At a glance
On the list of the hottest buzzwords of 2023, “ChatGPT” surely scores a position near the top. Created by San Francisco‑based tech company OpenAI, this generative artificial intelligence (AI) tool promises to create almost any form of content without direct human intervention.
Generative AI tools are in the spotlight not just for what they can do, but for how they go about doing it – and, in some cases, whether they should be used at all in professional settings.
As the use of generative AI becomes more widespread and normalised, accountants must find the balance between applying professional scepticism and staying open‑minded about the benefits of this emerging technology.
Inside the "Black Box"
GPT stands for “generative pre‑training transformer”, a type of AI adept at understanding and creating human language.
Some accountants are already using generative AI tools to help analyse historical financial data to make predictions about future trends.
AI algorithms can detect irregularities and anomalies in financial transactions, and they can automate the generation of financial reports, such as balance sheets and cash flow statements.
AI‑powered tools are also being used to assist in audits by analysing vast amounts of financial data to identify potential audit risks. They can enhance client service and support by answering common accounting‑related queries.
“AI has delivered many advantages, but there is a need for scepticism, because it does present challenges and ethical concerns,” says Anju De Alwis FCPA, managing director of Ultimate Access Education Institute and member of CPA Australia’s Ethics and Professional Standards Centre of Excellence.
These concerns include data privacy and security, bias and discrimination, trust and the role of human judgement.
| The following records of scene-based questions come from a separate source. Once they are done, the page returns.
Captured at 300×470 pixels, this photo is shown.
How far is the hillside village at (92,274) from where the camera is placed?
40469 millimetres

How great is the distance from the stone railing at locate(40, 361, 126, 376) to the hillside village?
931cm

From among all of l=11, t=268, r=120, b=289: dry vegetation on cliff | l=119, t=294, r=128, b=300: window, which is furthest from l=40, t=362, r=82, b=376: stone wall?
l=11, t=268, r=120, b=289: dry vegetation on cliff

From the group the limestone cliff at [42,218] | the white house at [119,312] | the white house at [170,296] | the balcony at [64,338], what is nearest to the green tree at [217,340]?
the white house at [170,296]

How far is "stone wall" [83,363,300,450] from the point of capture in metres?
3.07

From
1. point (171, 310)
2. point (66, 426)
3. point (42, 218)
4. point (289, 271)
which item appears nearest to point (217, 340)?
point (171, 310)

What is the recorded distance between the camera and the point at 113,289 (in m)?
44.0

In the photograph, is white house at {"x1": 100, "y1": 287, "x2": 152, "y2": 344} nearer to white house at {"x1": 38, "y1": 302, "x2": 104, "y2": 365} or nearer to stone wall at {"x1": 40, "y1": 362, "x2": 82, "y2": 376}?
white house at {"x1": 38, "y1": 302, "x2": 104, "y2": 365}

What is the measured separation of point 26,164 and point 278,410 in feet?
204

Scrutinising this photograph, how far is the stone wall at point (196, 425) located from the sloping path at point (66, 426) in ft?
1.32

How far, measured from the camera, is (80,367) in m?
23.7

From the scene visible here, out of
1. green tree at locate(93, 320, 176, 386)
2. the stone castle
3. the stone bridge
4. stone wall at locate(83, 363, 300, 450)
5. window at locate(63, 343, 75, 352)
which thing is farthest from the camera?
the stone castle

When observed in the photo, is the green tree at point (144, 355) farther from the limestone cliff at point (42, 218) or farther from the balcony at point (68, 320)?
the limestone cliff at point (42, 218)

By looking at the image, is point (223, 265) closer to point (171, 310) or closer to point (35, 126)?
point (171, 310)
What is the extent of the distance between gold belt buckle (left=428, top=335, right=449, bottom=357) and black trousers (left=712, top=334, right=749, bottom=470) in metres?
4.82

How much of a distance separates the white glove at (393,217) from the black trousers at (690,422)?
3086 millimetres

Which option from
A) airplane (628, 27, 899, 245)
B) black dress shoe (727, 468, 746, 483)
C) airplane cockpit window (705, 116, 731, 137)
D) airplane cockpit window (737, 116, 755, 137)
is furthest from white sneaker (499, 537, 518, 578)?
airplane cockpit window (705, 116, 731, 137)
If generative AI tools are “black boxes”, how can the validity of their answers be evaluated properly?
“We have AI that we know works, but we can’t explain precisely why,” says Dr Simon Longstaff AO FCPA, executive director of The Ethics Centre.
“That’s because the way the large language models and other systems operate means they can be trained to produce a result. However, it’s not like an older form of computer logic, where you could see that A leads to B leads to C.
“We don’t have ‘explainable AI’ at the moment,” Longstaff adds. “People are trying to work out how to interrogate what’s happening, or to create systems that can be explained, but it means we are currently using things that we don’t fully understand in terms of their internal operations.”
Regulation has always required appropriate levels of governance around technology. When personally identifiable information is involved, for example, there are regulations that dictate what companies must and must not do.
Professor Matt Kuperholz, data scientist with Deakin University’s Centre for AI and the Future of Business, notes that forward‑thinking companies have already created “ethical guardrails” to ensure their use of these technologies is appropriate and in line with their customers’ expectations.
“We don’t put brakes into a race car so we can go slowly,” Kuperholz says.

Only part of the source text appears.